Often, those who had high status jobs before coming to the commune, and were overly identified with their importance, were given the lowliest jobs. The reverse was also true: those unaccustomed to power or prestige were often given ‘power over’ others to see how they responded and what arose within them — meanness, sharpness, kindness or compassion. The doctors cleaned toilets (there was no shortage since we had the highest per capita doctors — PhD’s, MA’s, MS’s — in any recorded community or small group at that time), and the secretaries were elevated to leadership positions, there to flower or flounder.

This lesson has been invaluable, especially in the years immediately after leaving. I had no shame taking jobs that were available and applied myself to being a house cleaner, doing telephone sales (no fun), and doing massage, before finding my way back to being a psychotherapist. To this day, I have such a sad sweet spot for people who are overly identified with their ‘work in the world’ as a means toward meaning and value and such respect for people who do their jobs well, no matter what they are.

– Any place where we become attached to a set of ideas or concepts that is not authenticated by our direct knowing is a lie. Osho was a brilliant orator and would speak on a different discipline each month. One month we would become enamored with Zen as he spoke of Basho and flock to emulate the outer trappings of that track. We would become contained, deliberate, and mindful in all aspects of life. One month later, we would be privy to tantric teachings and cavort around, all containment shed along with clothes, for the deep dive into the utter acceptance of all life’s energies, especially all things sexual. And so it went, through many teachings, traditions, till there was nothing left to hold onto but the truth of our own experience — because he was not going to give us answers, only more options, more confusion for us to start our own explorations. This has been of such service to me, has allowed me to feel into what is true rather than jump onto any passing bandwagon.

– The greatest gift of those early years in India was the complete and open exploration of all aspects of our emotional and sexual attitudes and behaviors. We were like kids in the proverbial candy store. Encouraged to sample, taste and eat the fruit of sensual delight, dance, sing, have sex, touch, laugh, love, be joyously free, unburdened by the past restrictions within ourselves with others. I learned to laugh and cry, feel hurt, yearn, be disappointed. I was moved like Rumi, to kiss the ground, simply because I was alive, rather than merely going through the motions of living.

– Since being out in the larger world, I have come to know many different forms of meditation and have realized that sound practice depends on helping a person engage fully, without the stricture of identification which so often closes the mind and our capacity to respond authentically. I am… a teacher… farmer… student, lover, a whatever.

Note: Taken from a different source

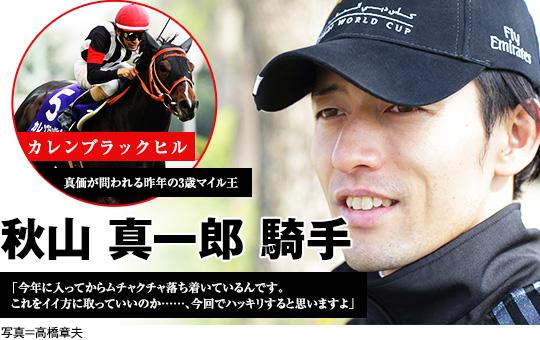 【競馬】 カレンブラックヒル秋山が弱気過ぎる件ww 【安田記念】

Our community didn’t allow us to get fixed in roles or overly impressed with identities. By virtue of the constant waves of change that we rode in order to stay afloat, we found our way of being present without clinging to being ‘a somebody’. Some of us drowned under the pressure of that requiring wave, some soared, but we learned in a profound way that labels were merely heuristic, not essentially true. I have heard tales of meditators who have spent decades on the cushion of practice to learn what we, through the commune, learned in mere years, and learned thoroughly.

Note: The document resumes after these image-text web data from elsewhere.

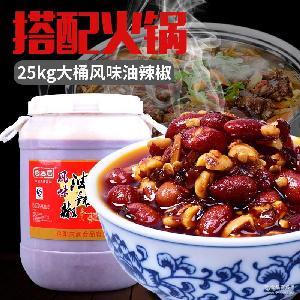 25公斤洛阳特产乡下妹风味油辣椒辣椒酱 辣花生风味桶装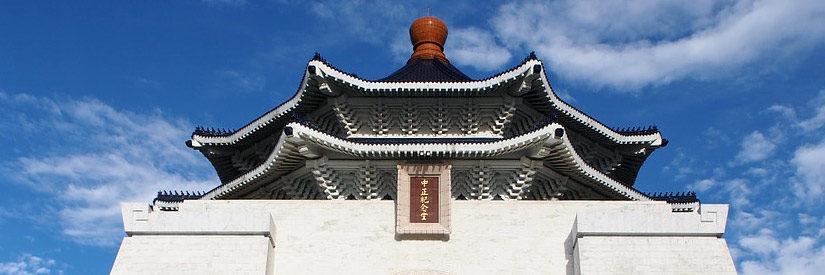 Taipei Chiang Kai-Shek Memorial
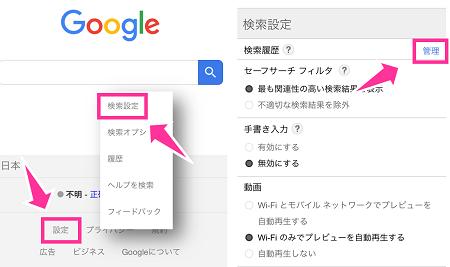 Googleの検索設定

The most seductive identification however, was around spiritual acumen or proximity to the ‘master’. This was a game Osho played brilliantly, giving and taking, pulling the rug out from under the very feet he may himself have elevated. After a few years of watching our own ambitions and needs to be recognized both satisfied by external acknowledgment or smashed by non-regard, we reluctantly came to our own conclusions. It was a fantasy. Self-worth, or true self-regard was not going to be handed to any of us from the outside, and if it were, it could as easily be taken away. We each drew our own conclusions from that game.

– The word ‘surrender’ was bandied around a lot, as a means of accepting that which was handed to you, through the system. We were in essence a communist system of organization. Surrender is an empowerment, not a passive state of ‘no choice’, which is regrettably all I knew for those many years when I felt discouraged to question the authority of our community leaders.

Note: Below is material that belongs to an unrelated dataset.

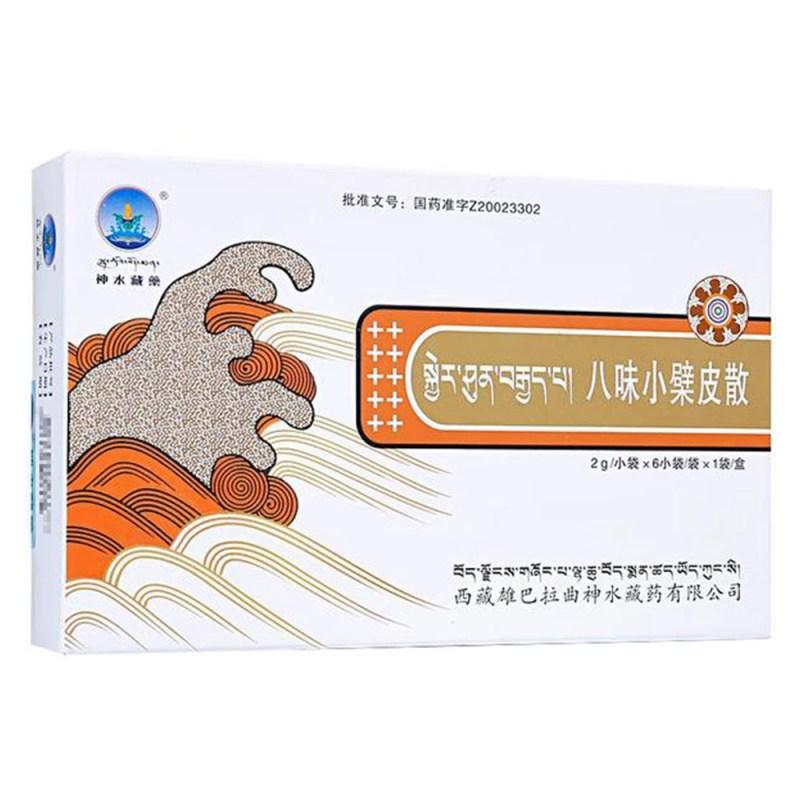 八味小檗皮散(神水藏药)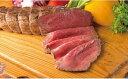 【ふるさと納税】米沢牛ローストビーフ(300g)【米沢牛黄木】_牛肉_和牛_ブランド牛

Through this, I have come to later learn that surrender is not a passive compliant thing; it has more to do with the full engagement of our yes. It has little overlap with acceptance or resignation, but is rather a full-hearted yes to the situation as it is, whether you like it or not, whether you would prefer it to be different or not. From that vantage, it does not have a passive bone to it. Surrender is an empowerment, not a passive state of ‘no choice’, and I’m grateful that I discovered this, albeit in reverse.

– Maybe the most important thing I learned was to be judicial about giving away to anyone, outside of myself, authority over myself. This self-authorization needs to be held with the equal and opposite knowing that I am but part of the whole, not the determinant. Those two opposite pulls formed the basis of the later study I did of Jung, which was for many years the foundation of my psychotherapy practice: the play and interaction of the masculine and feminine forces within us and finding my way to honor both, rather than attempting to keep them in check or even balance.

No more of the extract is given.